MDCMC Dental Clinic Receives Dental Sealant Award
State health officials announced today that MDCMC’s Dental Clinic is one of 38 organizations who will receive a total of nearly $600,000 in school-based sealant program grants. The grants will be applied during the upcoming school year to provide dental sealants to low-income children in 59 counties. The grants were made available through the Wisconsin Seal-A-Smile program which is collaboratively administered by the Wisconsin Department of Health Services (DHS) Oral Health Program and Children’s Health Alliance of Wisconsin.
“Children from families with low incomes are more than twice as likely to have untreated cavities than children in higher income families, and dental sealant programs in schools are a cost-effective way to reach kids at highest risk for developing cavities,” said Dr. Jeffrey Chaffin, State Dental Officer. “In doing so, we can help these students focus on learning and succeeding.”
Tanya Fischer, MDCMC Dental Clinic Manager adds, “The school-based sealant programs are located in schools where at least 35% of students are eligible to receive free or reduced-price meals. Dental sealants create a physical barrier against bacteria and food; this barrier helps to prevent cavities. The Schools participating will be Sturgeon Bay, Southern Door and Algoma. We will be doing exams on 2nd and 3rd graders this fall and will be partnering with the NWTC Hygiene students to help place the sealants on those children that are in need of sealants.”
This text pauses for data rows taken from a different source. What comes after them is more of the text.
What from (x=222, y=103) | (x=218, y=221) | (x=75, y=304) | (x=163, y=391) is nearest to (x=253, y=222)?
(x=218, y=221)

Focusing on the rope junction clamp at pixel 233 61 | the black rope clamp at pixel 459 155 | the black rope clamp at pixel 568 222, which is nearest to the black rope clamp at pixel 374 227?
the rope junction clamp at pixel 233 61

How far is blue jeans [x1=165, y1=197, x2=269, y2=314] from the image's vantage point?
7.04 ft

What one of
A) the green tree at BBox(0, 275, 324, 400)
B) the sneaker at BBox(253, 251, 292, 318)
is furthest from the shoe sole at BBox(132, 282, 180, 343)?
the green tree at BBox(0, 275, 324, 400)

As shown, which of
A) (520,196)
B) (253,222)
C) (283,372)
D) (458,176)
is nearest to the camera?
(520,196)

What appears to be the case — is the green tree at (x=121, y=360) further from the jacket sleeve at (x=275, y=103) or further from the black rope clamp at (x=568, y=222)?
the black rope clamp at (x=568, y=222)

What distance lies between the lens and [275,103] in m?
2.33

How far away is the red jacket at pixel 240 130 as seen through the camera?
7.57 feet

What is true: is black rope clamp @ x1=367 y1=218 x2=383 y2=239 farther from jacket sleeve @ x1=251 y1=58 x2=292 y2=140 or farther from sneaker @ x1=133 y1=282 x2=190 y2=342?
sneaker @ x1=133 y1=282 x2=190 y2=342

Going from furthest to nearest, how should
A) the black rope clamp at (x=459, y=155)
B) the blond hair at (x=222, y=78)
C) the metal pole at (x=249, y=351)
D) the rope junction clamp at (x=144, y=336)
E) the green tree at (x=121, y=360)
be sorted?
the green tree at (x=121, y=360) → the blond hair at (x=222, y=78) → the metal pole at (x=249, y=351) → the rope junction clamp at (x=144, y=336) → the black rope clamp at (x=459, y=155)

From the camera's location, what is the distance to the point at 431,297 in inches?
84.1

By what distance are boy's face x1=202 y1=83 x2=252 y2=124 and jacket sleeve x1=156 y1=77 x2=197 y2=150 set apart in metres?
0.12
Andy Boettcher, DCMC Foundation, was excited to share that the Dental Clinic was awarded $1,509 to help with the Seal-A-Smile program for our area. The program is funded with state dollars matched by Delta Dental of Wisconsin.
DHS is also one of 21 recipients just awarded a “State Oral Disease Prevention Programs” grant from the Centers for Disease Control and Prevention (CDC), renewable for up to five years.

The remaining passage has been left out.